DATA EXTRACT:
*** Begin section ***
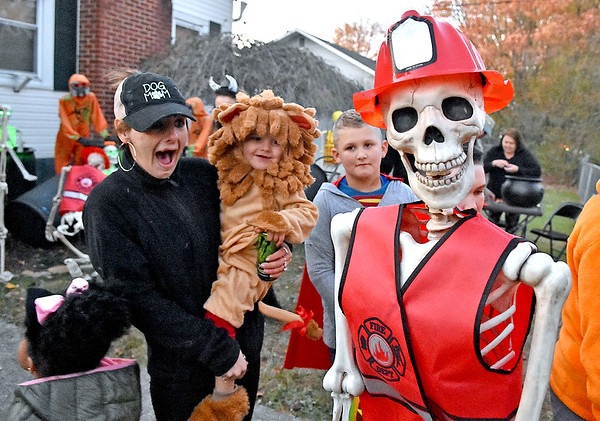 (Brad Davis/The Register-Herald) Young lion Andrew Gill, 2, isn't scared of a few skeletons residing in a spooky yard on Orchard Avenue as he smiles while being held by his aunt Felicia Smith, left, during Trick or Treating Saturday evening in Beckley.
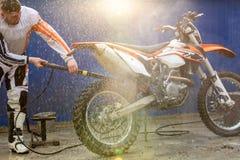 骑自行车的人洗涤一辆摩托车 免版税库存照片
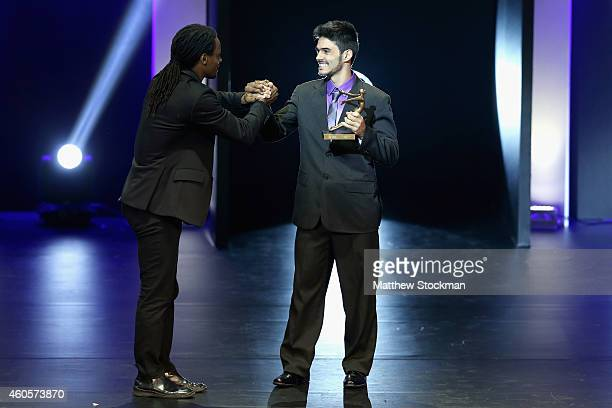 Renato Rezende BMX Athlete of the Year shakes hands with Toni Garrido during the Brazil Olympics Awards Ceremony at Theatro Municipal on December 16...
*** End section ***
AIM OF THE TASK:
Repeat the data in full and exactly. Omit pictures.

TASK OUTPUT:
 (Brad Davis/The Register-Herald) Young lion Andrew Gill, 2, isn't scared of a few skeletons residing in a spooky yard on Orchard Avenue as he smiles while being held by his aunt Felicia Smith, left, during Trick or Treating Saturday evening in Beckley.
 骑自行车的人洗涤一辆摩托车 免版税库存照片
 Renato Rezende BMX Athlete of the Year shakes hands with Toni Garrido during the Brazil Olympics Awards Ceremony at Theatro Municipal on December 16...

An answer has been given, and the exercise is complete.